» **Source extract**:
────────────────────

I am currently using 360 Total security. I have tried uninstalling it. But didn't do any good.


----------



## Ent (Apr 11, 2009)

I'd never heard of that one.
Anyway, you don't want to leave yourself without security.

I would have said security software is the most likely to get itself in trouble, but not the only thing that could. Let's see whether any of the startup programs is doing it.
Press CTRL + SHIFT + ESC to bring up the Task Manager.
If it's small, click "More Details"
Go to the start up tab.
Disable all the startup programs in the list, and reboot. 
Then see whether you can shut down.

If you can, then try enabling the startup programs a few at a time to look for the culprit.


----------



## grogdrinker (Aug 4, 2015)

I had this problem with a desktop dual boot. I just walked away for a couple of hours and when I came back it had sorted itself out.


----------



## GibinThomas (Jul 31, 2015)

That worked! Thank you so much. Is there something i can do to fix the sleep/wake issue?


----------



## grogdrinker (Aug 4, 2015)

I went to power management and made sure all settings were never.


----------



## GibinThomas (Jul 31, 2015)

May I know the settings that u used?


----------



## GibinThomas (Jul 31, 2015)

Apparently,my shutdown and sleep issues are back! ;(


----------



## Ent (Apr 11, 2009)

Can I clarify, the shutdown issues are there even when you have all your startup programs turned off?


----------

────────────────────

» **Material provided**:

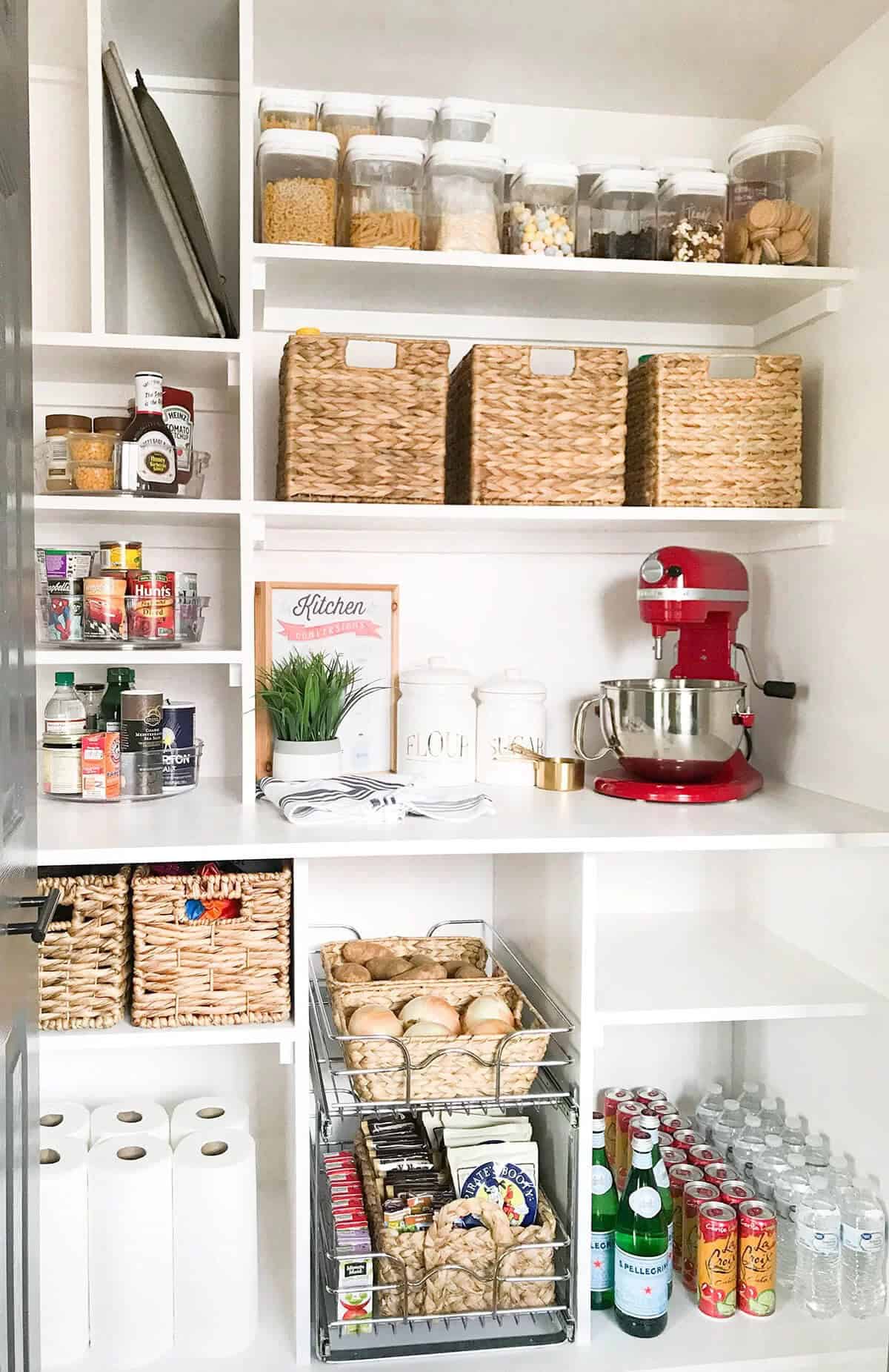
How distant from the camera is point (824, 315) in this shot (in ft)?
6.88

────────────────────

» **Work to do**:
Answer these questions using the forum thread above:
1. Which security program does the first poster say they are using?
2. What key combination does Ent give for opening the Task Manager?
3. In power management, what did grogdrinker set all the settings to?

» **Problem solution**:
1. 360 Total security
2. CTRL + SHIFT + ESC
3. Never